Brent SalisburyI have over 20 years of experience wearing various hats from, network engineer, architect, ops and software engineer. More at Brent's LinkedInView all posts by Brent Salisbury →

  1. that1guy15that1guy1511-26-2013


    You keep doing this Brent!

    Posting great SDN / Openstack post that just temp me to set aside my CCIE and jump head first in.

    Bad Brent!! 🙂

  2. Brent SalisburyBrent Salisbury11-26-2013


    Haha!! Fun times!

  3. bmullanbmullan11-27-2013


    Brent

    I’ve got a question for you that so far I’m getting diverse answers.

    Maybe because it might not have been asked before I’m not sure but I do know that searching the web I’ve not been able to find it posted as a question anywhere .. so here goes.

    Neutron is but one of the “services” in OpenStack.

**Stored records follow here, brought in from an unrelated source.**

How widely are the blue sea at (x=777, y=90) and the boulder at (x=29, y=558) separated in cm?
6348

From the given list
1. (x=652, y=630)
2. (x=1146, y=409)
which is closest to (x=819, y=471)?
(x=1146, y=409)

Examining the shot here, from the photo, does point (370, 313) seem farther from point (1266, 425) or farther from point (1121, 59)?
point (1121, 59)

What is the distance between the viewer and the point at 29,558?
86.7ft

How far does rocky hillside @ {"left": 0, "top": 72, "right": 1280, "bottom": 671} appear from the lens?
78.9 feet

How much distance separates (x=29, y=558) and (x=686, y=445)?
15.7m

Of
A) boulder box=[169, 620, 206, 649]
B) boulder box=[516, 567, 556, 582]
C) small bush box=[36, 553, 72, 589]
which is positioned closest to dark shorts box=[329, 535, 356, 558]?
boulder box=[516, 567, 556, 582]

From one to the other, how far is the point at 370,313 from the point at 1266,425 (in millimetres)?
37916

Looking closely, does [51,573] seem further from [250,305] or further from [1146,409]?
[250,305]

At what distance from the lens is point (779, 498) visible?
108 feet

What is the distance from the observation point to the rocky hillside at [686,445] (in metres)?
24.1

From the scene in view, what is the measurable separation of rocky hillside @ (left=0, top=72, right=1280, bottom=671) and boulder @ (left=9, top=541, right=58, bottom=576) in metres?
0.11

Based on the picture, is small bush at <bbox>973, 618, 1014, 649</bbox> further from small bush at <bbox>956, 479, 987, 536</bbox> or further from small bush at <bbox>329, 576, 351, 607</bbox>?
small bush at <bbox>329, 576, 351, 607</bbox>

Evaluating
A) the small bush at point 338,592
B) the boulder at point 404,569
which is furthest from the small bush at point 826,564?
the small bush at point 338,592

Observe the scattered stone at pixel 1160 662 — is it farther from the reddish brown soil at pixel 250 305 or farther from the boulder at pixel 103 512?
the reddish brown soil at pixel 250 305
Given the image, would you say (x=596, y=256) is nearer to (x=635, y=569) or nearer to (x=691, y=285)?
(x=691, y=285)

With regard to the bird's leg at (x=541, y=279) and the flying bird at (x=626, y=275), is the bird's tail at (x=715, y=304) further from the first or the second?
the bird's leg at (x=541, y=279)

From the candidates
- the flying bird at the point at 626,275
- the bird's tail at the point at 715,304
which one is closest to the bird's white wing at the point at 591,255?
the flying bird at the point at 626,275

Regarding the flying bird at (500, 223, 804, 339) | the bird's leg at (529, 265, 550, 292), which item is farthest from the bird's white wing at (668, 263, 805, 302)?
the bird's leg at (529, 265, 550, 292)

Many vendors/etc are designing SDN related “plugins” for Neutron.

    Could Neutron be used by itself sans OpenStack?

    By this I am asking could Neutron be installed on a RHEL/Centos/Ubuntu server and then be utilized to offer the related technologies SDN access to either VMs or LXC containers running on that server w/out the rest of OpenStack installed (Nova, Keystone et al)?

    I am asking because it would be a great way to enable applications/vm’s/LXC containers on that Linux servers to gain the capabilities of SDN (via Neutron & its plugins) without installing/configuring an entire OpenStack.

    I realize there may be quite of bit of “intertwingling” btwn Neutron, Keystone, Nova code .. but Neutron does have an API and Neutron is open source so my thinking anything like that could possibly be overcome by some smart devs.

    Anyway, I’m not sure anyone has asked the question before and the old saying goes that “the only dumb question is the one you don’t ask”.

  4. Brent SalisburyBrent Salisbury12-05-2013


    Hi Bmullan, The core services are all deeply related. Nova is pretty much the glue that binds them together. In the API calls for ML2 those are all communicated through Nova. That said, anything is possible 🙂 Keystone can use a backend LDAP DS services but Nova is really what ties it together.

    A controller is mostly used for provisioning topology and forwarding rules. Libvirt actually creates the ports. Cloudstack, or something more lightwieght like oVirt might be interesting for you. I have been trying to find time to revisit oVirt as I haven’t used it in a while. Always curious to hear what you turn up and thanks for the question!